• **TEXT EXCERPT**
§ §

The Status of Fukushima Three Years After

Mycle Schneider1 for Physics and Society
July 2014

Three years after the Fukushima disaster was triggered, the situation at the site remains worrying. High levels of radiation lead to difficult working conditions and still render human access to the reactor buildings impossible. Huge, constantly increasing quantities of highly radioactive water and contaminated wastes need to be stored, treated and disposed of. However, their management still appears to be improvised, following short-term considerations without coherent long-term concepts. Radioactivity continues to be released into the environment, mainly into the groundwater and into the ocean. Over 150,000 people remain evacuated, many of them in provisional housing, most of them without any prospects to go back to their homes. Dose limits have been increased in order to suit the environmental conditions rather than being determined to protect peoples’ health. And the dramatic further increase in radiation releases remains a credible scenario until the radioactive materials in reactor cores, spent fuel pools, water and waste have been stabilized and disposed of. This is expected to take decades.

§ §

[Extracted data entries]
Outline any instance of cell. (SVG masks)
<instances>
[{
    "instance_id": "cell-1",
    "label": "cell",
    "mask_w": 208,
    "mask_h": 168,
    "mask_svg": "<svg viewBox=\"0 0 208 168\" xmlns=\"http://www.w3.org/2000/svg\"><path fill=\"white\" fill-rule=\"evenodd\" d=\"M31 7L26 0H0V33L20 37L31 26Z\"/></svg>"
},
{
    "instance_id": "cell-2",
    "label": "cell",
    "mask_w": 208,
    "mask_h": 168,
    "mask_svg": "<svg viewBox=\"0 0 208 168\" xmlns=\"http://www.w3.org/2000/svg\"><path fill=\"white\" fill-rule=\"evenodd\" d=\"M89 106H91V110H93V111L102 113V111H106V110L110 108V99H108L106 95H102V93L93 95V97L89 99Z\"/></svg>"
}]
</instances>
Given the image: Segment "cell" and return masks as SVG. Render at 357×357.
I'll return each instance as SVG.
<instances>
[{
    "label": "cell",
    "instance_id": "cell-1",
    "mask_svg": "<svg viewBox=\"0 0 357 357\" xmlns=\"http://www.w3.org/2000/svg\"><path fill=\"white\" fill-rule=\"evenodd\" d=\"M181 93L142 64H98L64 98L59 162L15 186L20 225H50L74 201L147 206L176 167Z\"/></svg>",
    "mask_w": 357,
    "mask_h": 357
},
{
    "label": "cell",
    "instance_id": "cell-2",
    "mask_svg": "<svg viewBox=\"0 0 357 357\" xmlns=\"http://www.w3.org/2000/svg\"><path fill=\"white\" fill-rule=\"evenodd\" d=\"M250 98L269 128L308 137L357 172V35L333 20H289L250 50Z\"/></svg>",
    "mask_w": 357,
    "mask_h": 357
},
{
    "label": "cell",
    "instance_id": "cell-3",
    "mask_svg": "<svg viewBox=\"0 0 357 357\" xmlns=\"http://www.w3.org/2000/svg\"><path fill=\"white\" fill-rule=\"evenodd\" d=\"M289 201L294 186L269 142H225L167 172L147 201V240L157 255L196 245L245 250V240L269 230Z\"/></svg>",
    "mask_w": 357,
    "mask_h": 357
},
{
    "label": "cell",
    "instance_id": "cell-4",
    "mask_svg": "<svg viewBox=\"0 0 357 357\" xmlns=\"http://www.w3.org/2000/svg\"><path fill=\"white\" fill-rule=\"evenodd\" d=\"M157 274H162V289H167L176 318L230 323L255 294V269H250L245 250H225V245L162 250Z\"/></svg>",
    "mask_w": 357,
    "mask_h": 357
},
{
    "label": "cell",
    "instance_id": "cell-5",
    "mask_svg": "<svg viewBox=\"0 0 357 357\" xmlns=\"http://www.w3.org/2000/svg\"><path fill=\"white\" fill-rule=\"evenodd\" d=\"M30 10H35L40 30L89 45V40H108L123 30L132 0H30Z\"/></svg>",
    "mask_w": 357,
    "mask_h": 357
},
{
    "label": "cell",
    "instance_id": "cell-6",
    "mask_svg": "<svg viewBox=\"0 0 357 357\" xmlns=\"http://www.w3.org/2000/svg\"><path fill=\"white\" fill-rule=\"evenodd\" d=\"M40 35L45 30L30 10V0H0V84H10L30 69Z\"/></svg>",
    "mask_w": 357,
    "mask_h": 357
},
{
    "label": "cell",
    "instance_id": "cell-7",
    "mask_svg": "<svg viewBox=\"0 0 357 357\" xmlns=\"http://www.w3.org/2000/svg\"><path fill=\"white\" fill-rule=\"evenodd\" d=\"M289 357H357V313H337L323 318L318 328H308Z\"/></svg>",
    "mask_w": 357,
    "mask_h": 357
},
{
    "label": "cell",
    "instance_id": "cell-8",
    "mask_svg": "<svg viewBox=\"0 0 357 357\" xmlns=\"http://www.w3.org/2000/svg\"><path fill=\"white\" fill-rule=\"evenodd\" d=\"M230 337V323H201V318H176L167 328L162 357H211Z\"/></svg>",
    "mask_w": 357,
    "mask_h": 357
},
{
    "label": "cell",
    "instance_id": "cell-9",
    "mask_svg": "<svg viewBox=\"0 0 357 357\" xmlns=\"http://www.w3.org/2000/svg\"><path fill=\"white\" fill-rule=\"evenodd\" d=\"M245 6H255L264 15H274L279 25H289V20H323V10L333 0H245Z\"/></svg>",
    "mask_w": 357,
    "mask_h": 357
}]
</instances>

§ §

• **WHAT IS ASKED**
Please transcribe the Fukushima text above in full, word for word, keeping every line, mark and spacing unchanged.

• **REPLY TO THE TASK**
The Status of Fukushima Three Years After

Mycle Schneider1 for Physics and Society
July 2014

Three years after the Fukushima disaster was triggered, the situation at the site remains worrying. High levels of radiation lead to difficult working conditions and still render human access to the reactor buildings impossible. Huge, constantly increasing quantities of highly radioactive water and contaminated wastes need to be stored, treated and disposed of. However, their management still appears to be improvised, following short-term considerations without coherent long-term concepts. Radioactivity continues to be released into the environment, mainly into the groundwater and into the ocean. Over 150,000 people remain evacuated, many of them in provisional housing, most of them without any prospects to go back to their homes. Dose limits have been increased in order to suit the environmental conditions rather than being determined to protect peoples’ health. And the dramatic further increase in radiation releases remains a credible scenario until the radioactive materials in reactor cores, spent fuel pools, water and waste have been stabilized and disposed of. This is expected to take decades.